● **To do**
Express the lines of the items below as a JSON list of strings, one string per line, omitting blank lines and leaving out the pictures.

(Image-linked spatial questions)

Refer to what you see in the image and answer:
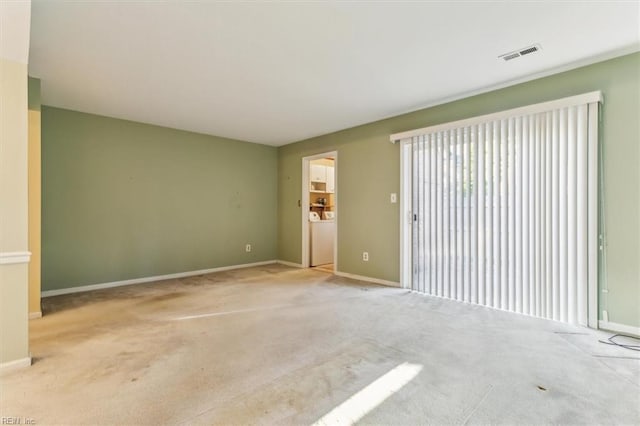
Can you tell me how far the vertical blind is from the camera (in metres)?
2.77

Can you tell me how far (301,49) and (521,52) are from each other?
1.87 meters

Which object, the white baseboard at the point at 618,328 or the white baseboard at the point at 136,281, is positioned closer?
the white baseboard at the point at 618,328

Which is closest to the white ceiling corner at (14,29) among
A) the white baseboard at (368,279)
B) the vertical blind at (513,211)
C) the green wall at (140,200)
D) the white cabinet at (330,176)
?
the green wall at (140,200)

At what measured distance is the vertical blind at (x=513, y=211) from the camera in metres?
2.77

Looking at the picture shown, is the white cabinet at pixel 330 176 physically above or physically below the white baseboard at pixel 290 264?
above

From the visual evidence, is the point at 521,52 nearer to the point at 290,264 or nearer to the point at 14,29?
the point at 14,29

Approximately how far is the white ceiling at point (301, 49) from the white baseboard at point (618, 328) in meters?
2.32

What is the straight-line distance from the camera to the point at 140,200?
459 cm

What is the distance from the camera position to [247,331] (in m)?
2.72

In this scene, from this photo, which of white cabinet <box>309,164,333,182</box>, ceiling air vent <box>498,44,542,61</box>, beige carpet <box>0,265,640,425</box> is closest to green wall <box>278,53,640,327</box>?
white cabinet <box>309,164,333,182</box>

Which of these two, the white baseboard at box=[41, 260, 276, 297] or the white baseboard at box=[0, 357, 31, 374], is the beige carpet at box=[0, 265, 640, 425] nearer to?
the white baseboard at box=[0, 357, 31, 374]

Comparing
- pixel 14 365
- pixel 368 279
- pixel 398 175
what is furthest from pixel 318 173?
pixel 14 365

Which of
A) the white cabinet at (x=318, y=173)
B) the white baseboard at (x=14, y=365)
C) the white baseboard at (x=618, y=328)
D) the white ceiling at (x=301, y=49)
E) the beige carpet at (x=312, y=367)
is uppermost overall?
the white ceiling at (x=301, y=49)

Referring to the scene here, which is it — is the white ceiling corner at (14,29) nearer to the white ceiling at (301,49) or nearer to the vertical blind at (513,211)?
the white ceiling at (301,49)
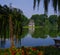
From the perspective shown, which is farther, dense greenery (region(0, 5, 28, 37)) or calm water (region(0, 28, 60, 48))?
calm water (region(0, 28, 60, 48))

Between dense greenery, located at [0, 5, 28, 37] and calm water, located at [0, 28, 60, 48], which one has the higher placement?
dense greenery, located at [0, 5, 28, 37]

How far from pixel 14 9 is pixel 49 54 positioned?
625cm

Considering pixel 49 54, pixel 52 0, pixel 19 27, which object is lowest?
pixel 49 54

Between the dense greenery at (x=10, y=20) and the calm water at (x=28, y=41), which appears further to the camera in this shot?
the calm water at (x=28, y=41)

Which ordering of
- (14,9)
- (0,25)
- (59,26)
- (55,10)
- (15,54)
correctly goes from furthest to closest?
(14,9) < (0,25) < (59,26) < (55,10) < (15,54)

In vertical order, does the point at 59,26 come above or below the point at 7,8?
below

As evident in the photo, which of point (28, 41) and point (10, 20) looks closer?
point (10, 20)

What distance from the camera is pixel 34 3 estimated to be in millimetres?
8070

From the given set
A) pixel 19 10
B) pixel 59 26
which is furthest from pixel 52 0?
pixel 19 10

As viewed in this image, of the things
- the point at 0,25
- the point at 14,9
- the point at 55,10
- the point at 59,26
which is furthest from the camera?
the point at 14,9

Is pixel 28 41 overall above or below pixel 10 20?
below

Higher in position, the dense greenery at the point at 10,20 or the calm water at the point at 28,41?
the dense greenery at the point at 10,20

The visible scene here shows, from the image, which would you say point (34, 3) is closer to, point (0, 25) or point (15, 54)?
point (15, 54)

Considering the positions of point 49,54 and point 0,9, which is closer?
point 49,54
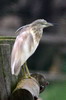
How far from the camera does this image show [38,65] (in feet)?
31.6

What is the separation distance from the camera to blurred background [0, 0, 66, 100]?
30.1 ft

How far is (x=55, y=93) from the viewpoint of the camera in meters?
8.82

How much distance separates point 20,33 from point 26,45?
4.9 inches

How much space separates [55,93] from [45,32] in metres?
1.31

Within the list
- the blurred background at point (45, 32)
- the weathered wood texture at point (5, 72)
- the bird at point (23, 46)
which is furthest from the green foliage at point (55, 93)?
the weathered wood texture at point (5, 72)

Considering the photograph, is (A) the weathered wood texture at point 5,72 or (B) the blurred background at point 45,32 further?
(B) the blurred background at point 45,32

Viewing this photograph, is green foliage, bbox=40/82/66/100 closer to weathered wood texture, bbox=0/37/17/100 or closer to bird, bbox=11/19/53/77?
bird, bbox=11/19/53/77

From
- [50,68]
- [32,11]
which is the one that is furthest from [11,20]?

● **Solution below**
[
  "Refer to what you see in the image and answer:",
  "Can you tell me how far the vertical blind is from the camera (in metres)?",
  "2.77",
  "Can you tell me how far (301,49) and (521,52) are from each other?",
  "1.87 meters",
  "Which object, the white baseboard at the point at 618,328 or the white baseboard at the point at 136,281, is positioned closer?",
  "the white baseboard at the point at 618,328",
  "Which is closest to the white ceiling corner at (14,29) among",
  "A) the white baseboard at (368,279)",
  "B) the vertical blind at (513,211)",
  "C) the green wall at (140,200)",
  "D) the white cabinet at (330,176)",
  "?",
  "the green wall at (140,200)",
  "At what measured distance is the vertical blind at (x=513, y=211) from the camera in metres?",
  "2.77",
  "Looking at the picture shown, is the white cabinet at pixel 330 176 physically above or physically below the white baseboard at pixel 290 264?",
  "above",
  "From the visual evidence, is the point at 521,52 nearer to the point at 290,264 or nearer to the point at 14,29?",
  "the point at 14,29",
  "Approximately how far is the white ceiling at point (301, 49) from the white baseboard at point (618, 328) in meters?",
  "2.32",
  "What is the straight-line distance from the camera to the point at 140,200?",
  "459 cm",
  "What is the distance from the camera position to [247,331] (in m)?",
  "2.72",
  "In this scene, from this photo, which of white cabinet <box>309,164,333,182</box>, ceiling air vent <box>498,44,542,61</box>, beige carpet <box>0,265,640,425</box> is closest to green wall <box>278,53,640,327</box>?",
  "white cabinet <box>309,164,333,182</box>",
  "Which of these two, the white baseboard at box=[41, 260, 276, 297] or the white baseboard at box=[0, 357, 31, 374], is the beige carpet at box=[0, 265, 640, 425] nearer to?",
  "the white baseboard at box=[0, 357, 31, 374]",
  "Comparing",
  "- pixel 14 365",
  "- pixel 368 279",
  "- pixel 398 175",
  "what is furthest from pixel 318 173?",
  "pixel 14 365",
  "Which of",
  "A) the white cabinet at (x=318, y=173)",
  "B) the white baseboard at (x=14, y=365)",
  "C) the white baseboard at (x=618, y=328)",
  "D) the white ceiling at (x=301, y=49)",
  "E) the beige carpet at (x=312, y=367)",
  "is uppermost overall?",
  "the white ceiling at (x=301, y=49)",
  "Referring to the scene here, which is it — is the white ceiling corner at (14,29) nearer to the white ceiling at (301,49) or nearer to the vertical blind at (513,211)?",
  "the white ceiling at (301,49)",
  "From the perspective shown, which is farther, dense greenery (region(0, 5, 28, 37)) or calm water (region(0, 28, 60, 48))?",
  "calm water (region(0, 28, 60, 48))",
  "Between dense greenery, located at [0, 5, 28, 37] and calm water, located at [0, 28, 60, 48], which one has the higher placement?",
  "dense greenery, located at [0, 5, 28, 37]",
  "How far from pixel 14 9 is pixel 49 54 positioned?",
  "625cm",
  "Considering pixel 49 54, pixel 52 0, pixel 19 27, which object is lowest?",
  "pixel 49 54",
  "Between the dense greenery at (x=10, y=20) and the calm water at (x=28, y=41), which appears further to the camera in this shot?",
  "the calm water at (x=28, y=41)",
  "Which ordering of",
  "- (14,9)",
  "- (0,25)",
  "- (59,26)",
  "- (55,10)",
  "- (15,54)",
  "correctly goes from furthest to closest?",
  "(14,9) < (0,25) < (59,26) < (55,10) < (15,54)",
  "In vertical order, does the point at 59,26 come above or below the point at 7,8?",
  "below",
  "As evident in the photo, which of point (28, 41) and point (10, 20) looks closer?",
  "point (10, 20)",
  "What distance from the camera is pixel 34 3 estimated to be in millimetres?",
  "8070",
  "From the given set",
  "A) pixel 19 10",
  "B) pixel 59 26",
  "which is furthest from pixel 52 0?",
  "pixel 19 10",
  "As viewed in this image, of the things",
  "- the point at 0,25",
  "- the point at 14,9",
  "- the point at 55,10",
  "- the point at 59,26",
  "which is furthest from the camera?",
  "the point at 14,9",
  "Is pixel 28 41 overall above or below pixel 10 20?",
  "below",
  "Higher in position, the dense greenery at the point at 10,20 or the calm water at the point at 28,41?",
  "the dense greenery at the point at 10,20",
  "The visible scene here shows, from the image, which would you say point (34, 3) is closer to, point (0, 25) or point (15, 54)?",
  "point (15, 54)",
  "Considering the positions of point 49,54 and point 0,9, which is closer?",
  "point 49,54",
  "How far from the camera does this image show [38,65] (in feet)?",
  "31.6",
  "What is the separation distance from the camera to blurred background [0, 0, 66, 100]?",
  "30.1 ft",
  "How far is (x=55, y=93) from the viewpoint of the camera in meters?",
  "8.82",
  "How much distance separates point 20,33 from point 26,45?",
  "4.9 inches",
  "How much space separates [55,93] from [45,32] in metres?",
  "1.31",
  "Within the list",
  "- the blurred background at point (45, 32)",
  "- the weathered wood texture at point (5, 72)",
  "- the bird at point (23, 46)",
  "which is furthest from the green foliage at point (55, 93)?",
  "the weathered wood texture at point (5, 72)",
  "Considering the photograph, is (A) the weathered wood texture at point 5,72 or (B) the blurred background at point 45,32 further?",
  "(B) the blurred background at point 45,32",
  "Viewing this photograph, is green foliage, bbox=40/82/66/100 closer to weathered wood texture, bbox=0/37/17/100 or closer to bird, bbox=11/19/53/77?",
  "bird, bbox=11/19/53/77",
  "From",
  "- [50,68]",
  "- [32,11]",
  "which is the one that is furthest from [11,20]?"
]